Intellectual Merit. The 17th Annual Meeting of the RNA Society will be held May 29-June 3, 2012 at the University of Michigan in Ann Arbor. The meeting will bring together scientists working on many aspects of RNA biology. There will be numerous sessions covering a broad range of topics including: RNA-protein interactions, non-coding RNAs, ribosomes and translation, RNA-protein architecture, RNA-seq and computational structure prediction, RNA turnover, interconnections and regulation, ribozymes and riboswitches.
Broader Impacts. As in the past, the meeting will include special events aimed at engaging students and postdocs.

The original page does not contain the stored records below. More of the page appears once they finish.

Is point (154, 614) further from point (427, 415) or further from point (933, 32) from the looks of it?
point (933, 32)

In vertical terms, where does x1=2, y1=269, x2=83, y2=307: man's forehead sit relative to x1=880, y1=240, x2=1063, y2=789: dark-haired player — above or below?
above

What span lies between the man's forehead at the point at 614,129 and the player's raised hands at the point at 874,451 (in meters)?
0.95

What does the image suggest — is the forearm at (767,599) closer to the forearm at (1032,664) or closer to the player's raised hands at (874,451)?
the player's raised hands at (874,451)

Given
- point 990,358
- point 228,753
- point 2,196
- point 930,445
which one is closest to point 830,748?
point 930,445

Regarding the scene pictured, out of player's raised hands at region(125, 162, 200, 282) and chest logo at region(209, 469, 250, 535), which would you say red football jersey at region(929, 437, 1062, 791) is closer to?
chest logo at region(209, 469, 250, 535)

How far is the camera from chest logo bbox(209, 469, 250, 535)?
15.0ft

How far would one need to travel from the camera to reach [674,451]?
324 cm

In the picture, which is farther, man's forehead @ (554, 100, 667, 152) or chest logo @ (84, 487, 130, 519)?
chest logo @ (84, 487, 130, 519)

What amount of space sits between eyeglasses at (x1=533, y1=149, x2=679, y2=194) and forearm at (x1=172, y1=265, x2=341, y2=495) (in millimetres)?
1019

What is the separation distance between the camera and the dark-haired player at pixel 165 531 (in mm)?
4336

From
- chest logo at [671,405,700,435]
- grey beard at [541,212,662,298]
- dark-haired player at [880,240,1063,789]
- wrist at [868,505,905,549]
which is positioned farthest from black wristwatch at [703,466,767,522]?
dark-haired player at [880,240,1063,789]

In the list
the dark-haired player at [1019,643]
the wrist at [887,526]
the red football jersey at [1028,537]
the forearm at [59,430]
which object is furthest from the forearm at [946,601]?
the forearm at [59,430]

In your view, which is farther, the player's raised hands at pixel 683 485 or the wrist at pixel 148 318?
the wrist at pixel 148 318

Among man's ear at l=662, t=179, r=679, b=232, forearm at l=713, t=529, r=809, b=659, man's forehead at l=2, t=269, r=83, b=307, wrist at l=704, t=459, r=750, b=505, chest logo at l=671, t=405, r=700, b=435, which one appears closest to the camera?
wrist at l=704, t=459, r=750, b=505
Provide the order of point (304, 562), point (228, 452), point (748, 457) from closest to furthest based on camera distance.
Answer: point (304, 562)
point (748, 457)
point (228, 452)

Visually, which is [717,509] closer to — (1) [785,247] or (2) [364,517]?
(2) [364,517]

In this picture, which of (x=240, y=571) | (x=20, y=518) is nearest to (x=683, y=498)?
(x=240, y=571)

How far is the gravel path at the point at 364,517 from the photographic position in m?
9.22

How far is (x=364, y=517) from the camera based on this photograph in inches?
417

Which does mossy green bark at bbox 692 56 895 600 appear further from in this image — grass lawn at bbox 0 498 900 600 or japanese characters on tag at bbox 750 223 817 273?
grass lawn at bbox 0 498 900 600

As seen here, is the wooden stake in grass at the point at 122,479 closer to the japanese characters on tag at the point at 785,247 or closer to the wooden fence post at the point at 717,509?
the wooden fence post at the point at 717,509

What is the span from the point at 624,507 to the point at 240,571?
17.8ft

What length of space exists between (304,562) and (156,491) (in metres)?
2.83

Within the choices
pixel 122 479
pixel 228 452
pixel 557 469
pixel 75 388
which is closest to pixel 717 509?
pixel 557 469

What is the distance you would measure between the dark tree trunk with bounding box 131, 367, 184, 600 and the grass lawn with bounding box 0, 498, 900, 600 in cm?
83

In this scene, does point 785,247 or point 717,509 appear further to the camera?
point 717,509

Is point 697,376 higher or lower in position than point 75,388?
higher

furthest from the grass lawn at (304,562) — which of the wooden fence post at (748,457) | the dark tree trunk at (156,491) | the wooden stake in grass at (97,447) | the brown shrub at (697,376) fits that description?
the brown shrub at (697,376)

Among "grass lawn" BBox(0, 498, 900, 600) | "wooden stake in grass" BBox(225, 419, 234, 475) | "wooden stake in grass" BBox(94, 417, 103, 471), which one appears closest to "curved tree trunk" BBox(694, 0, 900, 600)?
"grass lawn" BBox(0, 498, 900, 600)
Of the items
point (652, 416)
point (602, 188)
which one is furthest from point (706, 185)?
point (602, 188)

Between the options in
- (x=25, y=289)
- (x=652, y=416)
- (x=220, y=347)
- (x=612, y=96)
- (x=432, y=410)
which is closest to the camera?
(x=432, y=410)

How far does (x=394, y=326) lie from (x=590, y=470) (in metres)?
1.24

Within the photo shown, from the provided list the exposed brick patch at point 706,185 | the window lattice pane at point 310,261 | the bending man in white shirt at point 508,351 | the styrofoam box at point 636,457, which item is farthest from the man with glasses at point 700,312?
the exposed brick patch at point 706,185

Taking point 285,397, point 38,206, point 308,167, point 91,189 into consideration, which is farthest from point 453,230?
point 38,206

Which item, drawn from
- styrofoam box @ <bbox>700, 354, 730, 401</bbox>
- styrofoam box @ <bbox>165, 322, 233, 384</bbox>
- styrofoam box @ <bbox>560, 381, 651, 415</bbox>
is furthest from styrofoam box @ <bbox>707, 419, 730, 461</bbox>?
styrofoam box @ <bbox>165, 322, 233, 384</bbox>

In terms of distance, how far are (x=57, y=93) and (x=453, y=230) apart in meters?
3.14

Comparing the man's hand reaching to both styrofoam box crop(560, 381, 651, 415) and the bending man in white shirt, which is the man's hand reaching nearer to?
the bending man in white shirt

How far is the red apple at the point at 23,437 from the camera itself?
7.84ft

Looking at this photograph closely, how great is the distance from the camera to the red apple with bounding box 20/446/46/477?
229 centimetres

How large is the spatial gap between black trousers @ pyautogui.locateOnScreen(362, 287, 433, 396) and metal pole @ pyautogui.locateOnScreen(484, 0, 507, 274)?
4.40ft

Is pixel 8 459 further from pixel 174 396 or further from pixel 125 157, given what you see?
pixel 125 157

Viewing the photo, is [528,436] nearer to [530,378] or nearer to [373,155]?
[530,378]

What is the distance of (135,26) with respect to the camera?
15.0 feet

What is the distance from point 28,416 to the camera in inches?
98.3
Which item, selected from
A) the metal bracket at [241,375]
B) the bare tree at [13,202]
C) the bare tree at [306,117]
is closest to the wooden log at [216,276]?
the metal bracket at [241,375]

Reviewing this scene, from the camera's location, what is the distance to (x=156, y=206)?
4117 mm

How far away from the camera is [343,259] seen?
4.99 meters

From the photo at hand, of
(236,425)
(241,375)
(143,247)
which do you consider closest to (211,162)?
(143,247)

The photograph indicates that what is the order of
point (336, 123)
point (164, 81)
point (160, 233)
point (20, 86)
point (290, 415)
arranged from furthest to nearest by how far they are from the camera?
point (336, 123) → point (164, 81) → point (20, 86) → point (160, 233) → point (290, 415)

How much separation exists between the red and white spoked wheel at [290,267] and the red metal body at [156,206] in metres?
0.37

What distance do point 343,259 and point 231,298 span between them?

The roster of speakers is diverse and includes many junior scientists. The format of the meeting (short talks, workshops and poster sessions) offers an excellent opportunity for sharing latest research findings and for building the kinds of professional networks that are so crucial to scientific success.
Funds were requested to allow 12 US graduate students to participate in the 17th Annual Meeting of the RNA Society, held May 29th to June 3rd, 2012, at the University of Michigan in Ann Arbor, MI. The RNA Society and its meetings have a long tradition. They first emerged from a group of scientists engaged in the study of RNA Processing at a meeting in Brookhaven in 1974, and began gathering from late May of 1982 at the Cold Spring Harbor Laboratories. From its beginning, this RNA Processing meeting had an unusual "group meeting" format, with graduate students and postdocs giving most of the talks. These talks are short and come in quick succession. Fueled by the Nobel Prize in Chemistry in 1989 to Tom Cech and Sidney Altman for the discovery of RNA processing ribozymes, the meeting grew at the 1992 RNA Processing meeting in Keystone, CO. The RNA Society then was founded as a non-profit entity in the State of Colorado on Jan 27, 1993, with Tom Cech as its first President. The first "RNA Processing Meeting of the RNA Society" was held in 1994 in Madison, WI. In 1996, the meeting came back to Madison and became the "First Annual Meeting of the RNA Society", followed by large (~1,000-participant) Society meetings every year since, alternating between Madison, WI, and other venues while maintaining its unique format of short student and postdoc talks. This year the meeting will be held at the University of Michigan, Ann Arbor. The RNA Society is a non-profit, international scientific society with more than 1,000 members dedicated to fostering research and education in the field of RNA science (www.rnasociety.org/). It hosts a peer-reviewed scientific journal, RNA, and the annual RNA Society meeting. The Society serves as a community of scientists who are passionate about better understanding the fascinating world of RNA biology. This field has dramatically expanded over the last few years through the discovery that over 60% of the human genome codes for RNA, not protein, with profound impact on our understanding of gene regulation through processes such as RNA silencing (recognized with the 2006 Nobel Prize for Physiology or Medicine). Last year’s RNA Society meeting brought together RNA researchers from around the world to discuss progress in all areas of the field. NSF conference support was used to offer travel awards to some of the best of these young RNA researchers.